A Nepalese hospital struggles with shortage of free medicines

For over a week now, needy patients visiting the Salyan District Hospital have been left to fend for themselves.

Biplob Maharjan

Biplob Maharjan

The Kathmandu Post


The Salyan District Hospital at the district headquarters, Khalanga, pictured recently. PHOTO: THE KATHMANDU POST

October 3, 2023

KATHMANDU – Kiran BC from ward 3 of Chhatreshawri Rural Municipality took his ailing mother to the District Hospital in Salyan three days ago for treatment. His mother was suffering from a high fever and BC was expecting some relief for his mother after reaching the hospital. However, when the 35-year-old reached the hospital, he was disappointed to know that the hospital did not have the necessary medicines to treat his mother.

The hospital staff asked BC to visit the nearest pharmacy to buy medicines for his mother’s treatment. Government hospitals should provide certain medicines free of cost to their patients, but the District Hospital did not, complained BC.

“I went to the Shrinagar market to buy medicines. I had some money, but it took me an hour to buy the medicines and return to the hospital,” said BC. “The hospital was filled with patients of viral fever, cough, cold and various other ailments. Everybody was rushing to manage medicines for their sick relatives. The hospital is not providing medicines that are supposed to be provided to patients for free.”

The Ministry of Health and Population provides more than 70 different types of medicines for communicable and non-communicable diseases to all district hospitals with at least 25 beds.

Patients are entitled to receive more than 60 types of essential medicines at primary healthcare centres and 35 types of drugs at health posts free of cost.

The District Hospital cites logistical issues behind the shortage of essential medicines at the hospital. According to the hospital authorities, they ran out of essential medicines a week ago and have yet to replenish their supply.

“The District Health Office is yet to appoint a chief after the former head of the office was transferred a month ago. The health office who procures essential medicines that are distributed to various public hospitals has not been able to supply essential medicines in the absence of the head official,” said Thalraj DC, the information officer of the District Hospital.

According to DC, the hospital is facing a shortage of more than 50 types of essential medicines that should be provided to patients for free. “The hospital does not have medicines for fever, cold and seasonal flu. Medicines shortage has made the treatment of patients suffering from such ailments has become difficult. Patients from all over the district visiting the hospital have been suffering,” said DC. “The District Health Office has the authority to call tenders and purchase medicines before hospitals run out of supply, but that process is on hold because of the absence of the authorising official.”

Around 100 to 150 patients visit the hospital on a daily basis. “Among them, more than 50 percent of the patients come to the hospital seeking treatment for viral fever, cold and flu,” said DC.

Chhabilal Rana, a 25-year-old man from ward 1 of Sharada Municipality, took his neighbour to the hospital for the treatment of viral fever, and upon reaching the hospital, he also had to purchase medicines from a local pharmacy.

Rana said that the service and treatment provided by the doctors and health workers at the hospital are good, but due to a lack of necessary medicines, patients have been facing difficulties. “People who can afford to go to private hospitals and clinics don’t have to face this issue. The government provisioned free medicines for those of us who cannot visit private hospitals, but the negligence of the authorities have left poor people with nowhere to go,” said Rana.

Due to the shortage of medicines at the District Hospital, patients have been forced to go to Khalanga and Shrinagar markets to purchase medicines.
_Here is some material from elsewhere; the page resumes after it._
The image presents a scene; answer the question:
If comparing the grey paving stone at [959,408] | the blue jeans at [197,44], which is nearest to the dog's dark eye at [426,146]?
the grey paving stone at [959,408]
Dr Abhishek Singh, Doctor of Medicine in General Practice (MDGP) at the hospital, said that in recent times, the number of viral and high fever patients has increased, but the hospital does not have the necessary medicines including injections to treat the patients.

“We are working with a limited supply that will last us, maybe, four days. We haven’t been able to provide medicines to every patient,” said Singh. “We may soon have problems running the emergency ward at the hospital if the shortage persists.”

The Ministry of Social Development, Karnali Province, appoints a chief at the District Health Office immediately after the transfer of the incumbent chief.

According to Bhojraj Kafle, secretary of the Ministry of Social Development, since the transfer of the former chief of the health office, Purja Acharya, a month ago, the ministry appointed his replacement, but due to technical and legal issues, the new chief could not join duty.

“The ministry should have sorted out the legal and technical issues before appointing the new chief. The ministry is now working to appoint another person to the post,” said Kafle. “As soon as the transfer is successful, the first order of business will be to purchase medicines and send them to the District Hospital.”